Marketing departments are quite sophisticated in their demand generation efforts. The problem is the sales organizations don’t believe marketing is doing enough to create leads.

Why is that? What’s going on? If marketing is clearly getting better at demand gen, then why hasn’t its biggest customer—sales—congratulated them on their great work? Or thanked them for their contribution?

There are three main reasons why your demand generation stinks:

  1. Getting bogged down in marketing automation
  2. The market intelligence gap
  3. Handing leads off to sales

Let’s take more in-depth look at it each of these reasons.

Reason 1: Getting Bogged Down

Companies get bogged down in automation, because it’s not as “automatic” as we’d like it to be.

A successful marketing automation implementation has a significant “change management” component. That change management component gets the people, processes, and systems aligned, and it speeds up the changes needed for successful implementation.

In most cases, members of the marketing team are trained in the new software, and they usually have an understanding of what change management is needed. However, unless senior management drives the change management process, the change is very slow.

When the change management process is slow, the people who interact directly with the marketing automation system are only able to implement parts of that system. It’s a rare client that uses all the capabilities of their marketing automation system.

To improve the effectiveness of the marketing automation system and generate the right kind of leads, senior management must drive the change management process across the entire organization.

Reason 2: The Market Intelligence Gap

Marketing teams generally do a good job of understanding the early stages in the buyer’s journey. They closely monitor their competitors are doing and understand their competitors’ positioning strategy. As a result, they understand the current exposure level of the buyers. By using a variety of social listening tools, competitive analysis, and market research, marketing can understand what buyers think about those competitive messages, messages from their own brand, and messages from customers and analysts.

Marketing fails the sales department by not sharing these insights into what the buyer thinks. This is called the Market Intelligence Gap.

Marketing is so focused on delivering leads that they fail to deliver critical information that would help the sales rep succeed with those leads. Marketing invests time and resources collecting market, customer, and prospect information, but rarely do they provide those key insights when a member of the sales team begins to engage with that buyer.

To maximize the value sales gets out of a lead, marketing needs to help sales “meet the buyers where they are,” based on the market intelligence that’s been gathered about what the buyers are going through.

Marketing can close the Market Intelligence Gap by designing an information delivery system around what’s needed by the sales teams during their direct communication with the buyer.

Reason 3: Handing Leads off to Sales

No matter the effectiveness of your marketing campaign, or how qualified a lead appears to be when it’s handed off to sales, some percentage of those leads (typically a large percentage) are not ready for full ownership by the sales.

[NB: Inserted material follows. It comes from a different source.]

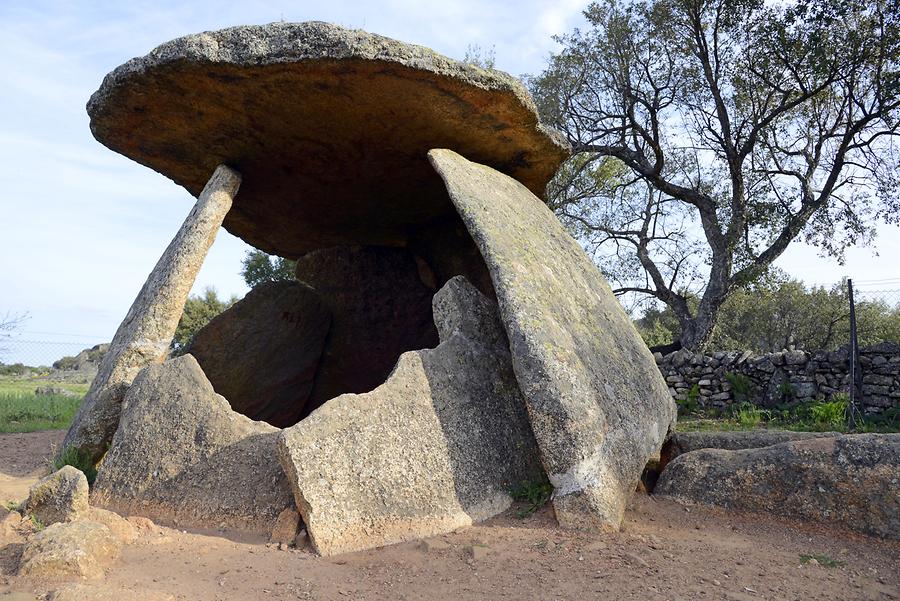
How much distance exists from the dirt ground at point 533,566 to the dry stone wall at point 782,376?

This is why marketing should not “hand off” leads to the sales department.

Instead of a lead hand-off, marketing should introduce sales to a contact and/or company to establish a three-way relationship that encompasses both departments. This relationship will ebb and flow over time, and it will be influenced by factors that cannot be captured on any form.

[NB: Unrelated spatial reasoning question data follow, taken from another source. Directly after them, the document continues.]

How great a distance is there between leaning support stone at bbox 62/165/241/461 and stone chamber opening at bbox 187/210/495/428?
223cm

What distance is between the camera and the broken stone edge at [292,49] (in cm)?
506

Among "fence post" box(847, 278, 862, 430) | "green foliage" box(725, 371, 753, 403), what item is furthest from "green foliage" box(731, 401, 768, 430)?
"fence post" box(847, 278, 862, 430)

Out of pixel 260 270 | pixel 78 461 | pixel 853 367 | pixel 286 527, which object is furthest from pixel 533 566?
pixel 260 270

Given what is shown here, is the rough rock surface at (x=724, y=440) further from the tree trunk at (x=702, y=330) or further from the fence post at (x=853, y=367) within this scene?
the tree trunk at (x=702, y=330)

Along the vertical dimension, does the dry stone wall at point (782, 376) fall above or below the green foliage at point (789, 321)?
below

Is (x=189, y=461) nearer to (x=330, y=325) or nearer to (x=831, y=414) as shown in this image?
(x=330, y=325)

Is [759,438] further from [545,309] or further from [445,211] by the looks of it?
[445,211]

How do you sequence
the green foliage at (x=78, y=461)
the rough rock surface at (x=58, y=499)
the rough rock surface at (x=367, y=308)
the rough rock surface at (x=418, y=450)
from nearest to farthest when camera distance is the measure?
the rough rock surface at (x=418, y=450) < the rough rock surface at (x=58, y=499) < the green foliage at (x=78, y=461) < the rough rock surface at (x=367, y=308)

Marketing isn’t handing over a lead; marketing is introducing the sales rep to a contact to increase the value of that relationship. However, marketing hasn’t abandoned the relationship; they’ve only added a sales rep to the relationship.

No matter how qualified a lead appears to be when it’s introduced to sales, a good sales rep goes through a deeper level of qualification that can’t be captured via a simple MQL, SAL, or SQL formula. The subtleties of the sales process are what the sales rep is paid to understand and uncover. That’s why a sales rep exists.

And, while the sales reps do their job, marketing works in the background to ensure that both the sales rep and the buyer receive the support they need from marketing. For example, the support might take the form of intelligence about a specific account for the sales rep, or new content that might help the buyer overcome some objections.

All the things we discussed require a different kind of thinking and level of investment by the marketing team, both during the marketing campaign and the sales process. But this different level of strategic marketing investment is what can make the difference in your marketing ROI and make you feel proud about your demand generation results.